Die Ergebnisse aus verschiedenen Studien haben gezeigt, dass Frauen sich am Gründungsgeschehen seltener als Männer beteiligen. Frauen gründen nicht nur seltener, sie gründen auch anders als Männer. Das Gründerinnenpotenzial in Deutschland ist bei Weitem nicht ausgeschöpft und dieser Zustand ist weder aus volkswirtschaftlicher noch aus betriebswirtschaftlicher Sicht ein wünschenswerter Zustand.

Der Artikel ist Teil des Themenheft Female Entrepreneurship

 

Literatur

Hirschfeld, A., Kollmann, T., Gilde, J., Walk, V., Ansorge M. (2024): Deutscher Startup Monitor 2024 – Den Blick nach vorne. Bundesverband Deutscher Startups e. V., Berlin.

Hirschfeld, A., Gilde, J., Walk, V. (2022): Female Founders Monitor 2022. Bundesverband Deutscher Startups e.
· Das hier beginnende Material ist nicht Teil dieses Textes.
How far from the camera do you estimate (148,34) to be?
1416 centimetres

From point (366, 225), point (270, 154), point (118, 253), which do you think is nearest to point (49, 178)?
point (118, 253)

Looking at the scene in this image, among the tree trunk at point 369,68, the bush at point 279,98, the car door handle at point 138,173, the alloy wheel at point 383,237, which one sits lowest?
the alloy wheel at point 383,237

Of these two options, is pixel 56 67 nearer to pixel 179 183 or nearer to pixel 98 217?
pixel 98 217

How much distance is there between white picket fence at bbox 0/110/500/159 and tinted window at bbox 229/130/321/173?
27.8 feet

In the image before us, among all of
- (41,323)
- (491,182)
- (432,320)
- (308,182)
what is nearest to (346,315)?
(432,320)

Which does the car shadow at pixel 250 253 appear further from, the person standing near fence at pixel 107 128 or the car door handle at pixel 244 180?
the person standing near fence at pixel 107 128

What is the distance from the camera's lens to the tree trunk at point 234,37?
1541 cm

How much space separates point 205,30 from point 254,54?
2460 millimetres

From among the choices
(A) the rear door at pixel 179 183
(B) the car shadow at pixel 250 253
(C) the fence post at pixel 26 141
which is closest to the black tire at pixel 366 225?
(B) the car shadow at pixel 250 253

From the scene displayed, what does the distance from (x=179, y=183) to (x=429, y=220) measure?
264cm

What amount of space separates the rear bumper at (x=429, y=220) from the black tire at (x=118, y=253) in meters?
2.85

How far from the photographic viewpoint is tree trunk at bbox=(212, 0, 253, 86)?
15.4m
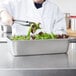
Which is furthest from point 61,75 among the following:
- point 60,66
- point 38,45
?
point 38,45

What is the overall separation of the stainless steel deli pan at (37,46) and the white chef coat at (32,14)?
3.28 ft

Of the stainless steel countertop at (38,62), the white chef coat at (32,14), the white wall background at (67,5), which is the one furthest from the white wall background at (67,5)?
the stainless steel countertop at (38,62)

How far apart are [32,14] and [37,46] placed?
1.12 m

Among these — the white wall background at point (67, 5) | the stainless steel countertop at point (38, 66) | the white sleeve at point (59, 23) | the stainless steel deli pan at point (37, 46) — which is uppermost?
the white wall background at point (67, 5)

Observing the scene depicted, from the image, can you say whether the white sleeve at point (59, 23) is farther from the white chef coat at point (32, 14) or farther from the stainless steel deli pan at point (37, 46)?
the stainless steel deli pan at point (37, 46)

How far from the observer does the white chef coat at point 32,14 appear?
1844 millimetres

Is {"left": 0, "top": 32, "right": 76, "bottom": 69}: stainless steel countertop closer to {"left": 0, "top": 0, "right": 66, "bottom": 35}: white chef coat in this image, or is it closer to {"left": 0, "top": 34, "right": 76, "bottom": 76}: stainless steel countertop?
{"left": 0, "top": 34, "right": 76, "bottom": 76}: stainless steel countertop

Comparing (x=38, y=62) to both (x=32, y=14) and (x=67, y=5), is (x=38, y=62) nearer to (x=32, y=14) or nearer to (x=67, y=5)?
(x=32, y=14)

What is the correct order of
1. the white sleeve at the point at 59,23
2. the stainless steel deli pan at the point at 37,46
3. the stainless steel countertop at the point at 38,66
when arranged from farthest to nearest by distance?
the white sleeve at the point at 59,23, the stainless steel deli pan at the point at 37,46, the stainless steel countertop at the point at 38,66

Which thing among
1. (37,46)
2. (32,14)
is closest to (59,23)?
(32,14)

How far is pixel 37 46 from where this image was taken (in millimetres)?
787

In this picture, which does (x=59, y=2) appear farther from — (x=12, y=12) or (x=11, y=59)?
(x=11, y=59)

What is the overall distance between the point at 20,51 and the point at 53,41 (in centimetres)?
12

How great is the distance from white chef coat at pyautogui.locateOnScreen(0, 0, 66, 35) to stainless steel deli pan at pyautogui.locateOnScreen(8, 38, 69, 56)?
100 cm
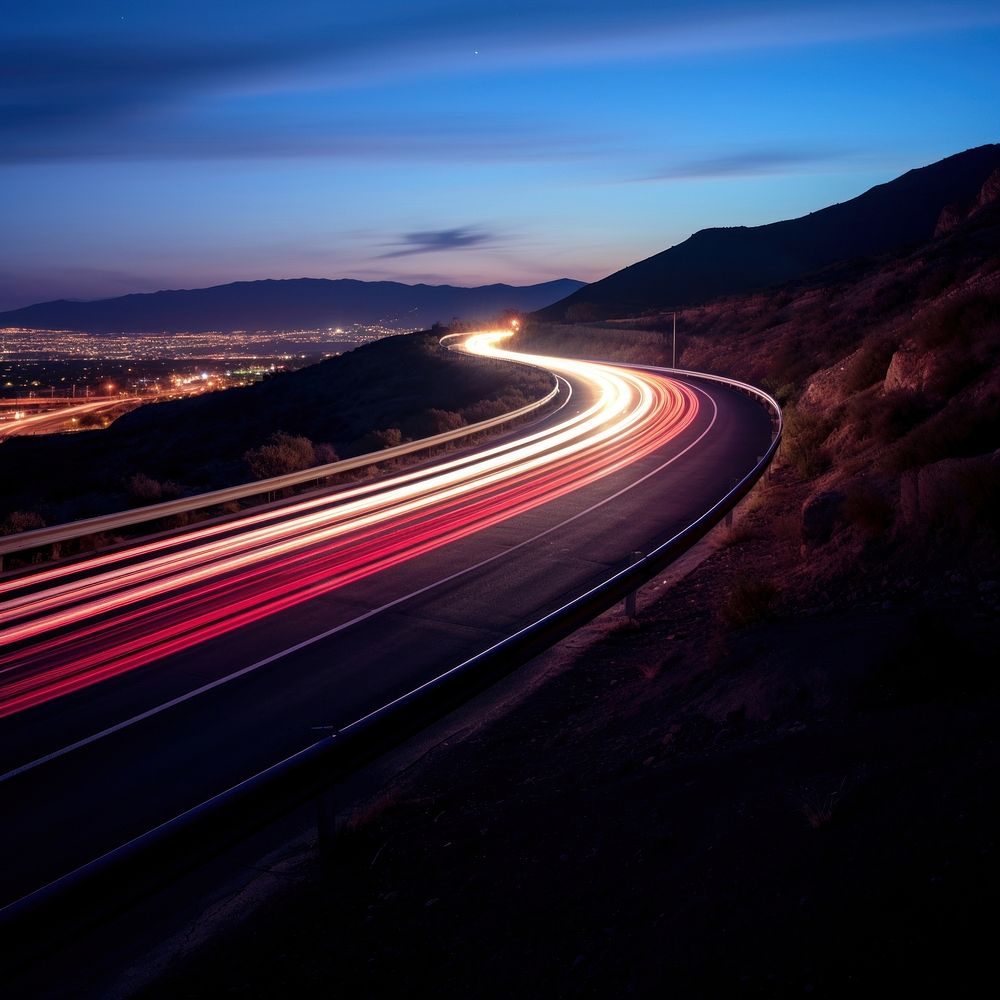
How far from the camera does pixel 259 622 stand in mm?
11516

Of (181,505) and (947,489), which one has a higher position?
(947,489)

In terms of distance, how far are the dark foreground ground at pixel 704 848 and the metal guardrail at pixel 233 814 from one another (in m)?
0.60

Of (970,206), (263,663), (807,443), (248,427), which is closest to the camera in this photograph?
(263,663)

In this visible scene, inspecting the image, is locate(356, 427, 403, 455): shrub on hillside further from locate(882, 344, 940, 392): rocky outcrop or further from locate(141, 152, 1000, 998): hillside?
locate(141, 152, 1000, 998): hillside

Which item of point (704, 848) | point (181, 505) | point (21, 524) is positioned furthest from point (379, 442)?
point (704, 848)

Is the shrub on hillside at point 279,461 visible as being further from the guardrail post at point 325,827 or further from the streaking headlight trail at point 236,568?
the guardrail post at point 325,827

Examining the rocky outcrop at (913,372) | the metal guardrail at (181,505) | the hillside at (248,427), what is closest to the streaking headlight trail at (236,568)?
the metal guardrail at (181,505)

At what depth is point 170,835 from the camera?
421cm

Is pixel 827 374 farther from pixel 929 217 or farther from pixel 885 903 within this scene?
pixel 929 217

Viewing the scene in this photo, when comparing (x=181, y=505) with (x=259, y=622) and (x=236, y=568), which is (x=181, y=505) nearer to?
(x=236, y=568)

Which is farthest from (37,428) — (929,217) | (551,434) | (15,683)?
(929,217)

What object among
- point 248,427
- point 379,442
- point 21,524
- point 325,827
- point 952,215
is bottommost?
point 248,427

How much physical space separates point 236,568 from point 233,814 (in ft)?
32.7

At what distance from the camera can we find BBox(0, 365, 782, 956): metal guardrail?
3.71 meters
V., Berlin.

Global Entrepreneurship Monitor (GEM) (2023): Global Entrepreneurship Monitor 2023/2024 Global Report: 25 Years and Growing. London: GEM.

Institut für Mittelstandsforschung (IfM) Bonn (2023): Gründungen und Unternehmensschließungen – Existenzgründungen insgesamt (letzter Abruf: 07.10.2024).

Institut für Freie Berufe (2023): Erfolgsfaktoren freiberuflicher Gründungen (letzter Abruf: 07.10.2024).

Global Entrepreneurship Research Association (GERA) (2023): GEM 2022/23 Women’s Entrepreneurship Report: Challenging Bias and Stereotypes, London: GERA.

Metzger, G. (2024): KfW-Gründungsmonitor 2024: Der Gründungstätigkeit fehlen die makroökonomischen Impulse – Selbstständige werden als Multiplikatoren wichtiger, Frankfurt a. M.: KfW Research.

Metzger, G. (2023): KfW-Gründungsmonitor 2023: Gründungstätigkeit in Deutschland: im Spannungsfeld zwischen Fachkräftemangel und Corona-Blues, Frankfurt a. M.: KfW Research.